Banks in Sh17b hole over Covid restructured loans

By Lewis Njoka
Sunday, November 22nd, 2020
Covid-19 vaccine.
In summary
    • Despite banks reporting depressed earnings, the regulator will not lose sleep over the evolution of sector earnings, saying the industry remains stable by virtue of strong capital and liquidity reserves.
    • The monetary policy committee (MPC) meets Thursday to discuss review the benchmark lending rate and discuss pandemic recovery efforts.

Lewis Njoka @LewisNjoka

The Coronavirus pandemic has dealt a blow to the otherwise profitable banking sector, wiping off billions from the books of lenders in quarter three of 2020.

Unfortunately, with the surge in number of infections, Kenya is already in the second wave of the pandemic and it is not known when this will slow down.

An analysis of Quarter Three financial results shows that the five banks: Kenya Commercial Bank, Equity, Absa, Coop Bank and Standard Chartered lost Sh17 billion in profits after tax, compared to the same time last year.

“This has been a challenging period for the business, staff, our customers and the economy,” said KCB Chief Executive, Joshua Oigara, while announcing his company’s Q3 financial results.

In terms of percentages, Absa Bank, formerly Barclays, was the worst hit recording a 51 per cent dip in profits compared to the same time last year. 

It was followed by KCB, Standard Chartered, Equity Group and Coop Bank having recorded 43, 31, 14 and 10 per cent dip in profits, respectively.

Profit after tax

In terms of value, KCB recorded the highest dip in profit after tax compared to same period last year at Sh8.3 billion followed by Absa bank with a Sh3 billion decrease.

Equity Group, Standard Chartered and Cooperative Bank posted Sh2.5, Sh1.9 and Sh1.1 billion decrease in after tax profits respectively.

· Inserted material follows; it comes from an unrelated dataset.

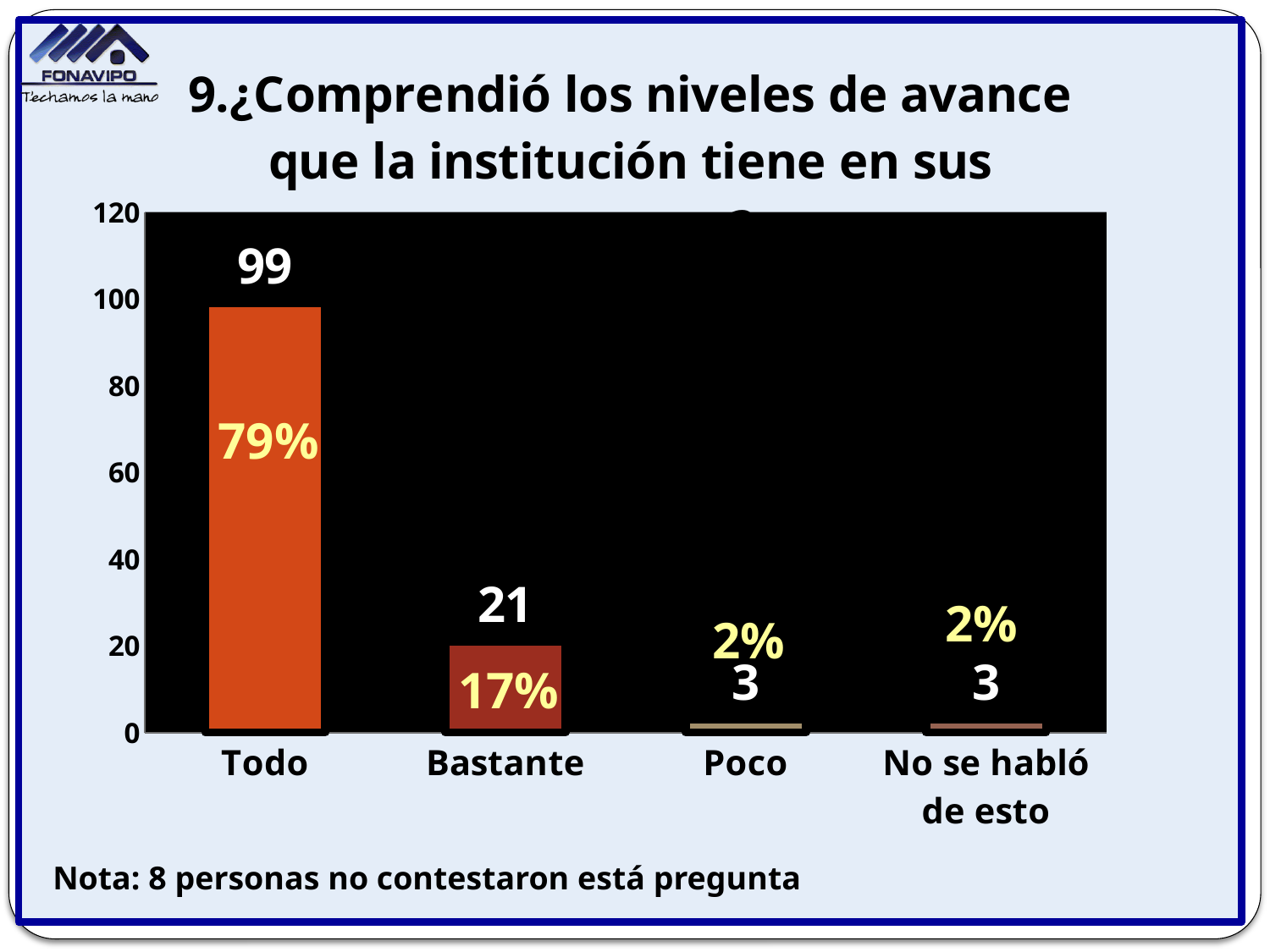
How many categories are shown on the x axis? 4 Which category has the highest value? Todo What is the value for Bastante? 21 What is the background colour of the chart's plot area? black What is the difference between the values for Todo and Bastante? 78 Is the value for Todo greater or less than 80? greater Which is larger, the value for Bastante or the value for Poco? Bastante What kind of chart is shown on the slide? bar chart What is the value for Todo? 99 What percentage is shown for Bastante? 17% What percentage is shown for Todo? 79% What is the value for Poco? 3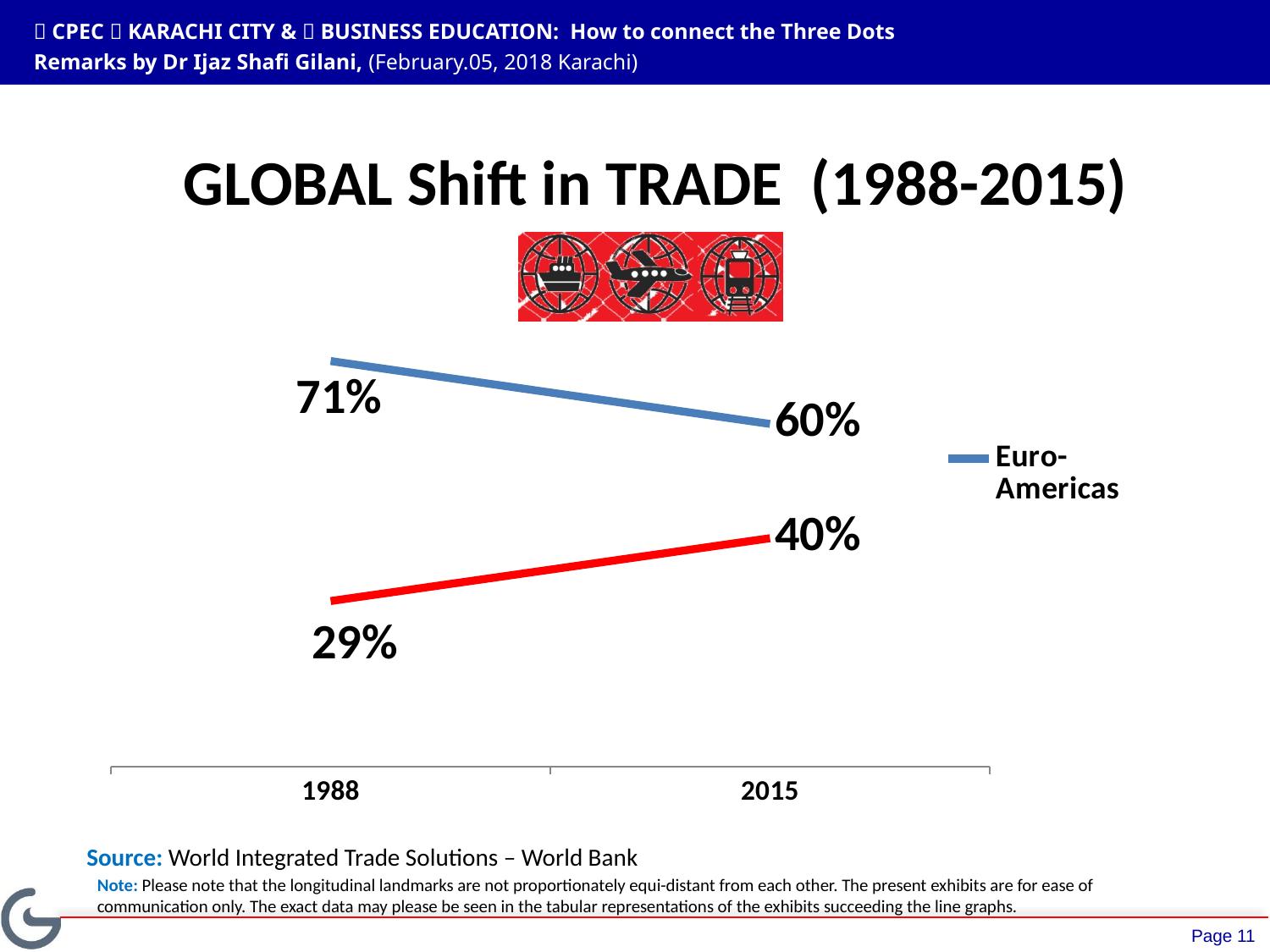
How many years are shown on the x axis? 2 Does the red line rise or fall from 1988 to 2015? rise By how many percentage points did the Euro-Americas value fall from 1988 to 2015? 11 In 2015, which is larger: the Euro-Americas value or the red line's value? Euro-Americas What value does the red line show in 1988? 29% What is the value for Euro-Americas in 1988? 71% What is the title of the chart? GLOBAL Shift in TRADE (1988-2015) What is the value for Euro-Americas in 2015? 60% What kind of chart is shown on the slide? line chart Does the Euro-Americas line rise or fall from 1988 to 2015? fall What value does the red line show in 2015? 40% By how many percentage points did the red line rise from 1988 to 2015? 11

All banks that have released results so far attributed the huge decline in profitability to increasing provision for bad debt in response to the uncertain business environment created by Covid pandemic.

Over the period under review Absa increased its provision for bad debts by 147 per cent to Sh7.6 billion, while KCB increased theirs to Sh20 billion, up from Sh5.8 billion previously.

Restructured loans

Equity Group increased its loan book provision eleven-fold to Sh14.3 billion up from Sh1.3 billion same period last year, while that of Standard Chartered rose to Sh2.7 billion up from Sh728 million previously.

Coop Bank chief executive said by the end of September, a total of Sh46 billion in loans, had been restructured.

“The restructuring was in appreciation of the challenges that businesses and households are grappling with from the disruption occasioned by the ongoing pandemic,” the bank’s Managing Director Gideon Muriuki said.

National Bank Managing Director Paul Russo says the dip in profits was only a temporary setback adding it will require concerted efforts from the industry as well as the resilience of Kenyan business community to turn the situation around.

Russo said increasing provisioning for bad loans resulted from banks exercising caution as banks cushioned for the uncertain times ahead.

When he released his bank’s results Absa Bank Managing Director, Jeremy Awori said the evolving impact of the pandemic has forced banks to re-visit their strategic priorities.

“Our focus in the last few months has been to help our customers manage through the pandemic through various interventions such as loan moratoriums and restructures, fee waivers for digital transaction, capacity building for SMEs and other initiatives,” he said.

In September, CBK reported banks restructured loans to a tune of Sh1.1 trillion, equivalent to 38 per cent of the sectors loan book, to help businesses cope with the effects of the pandemic.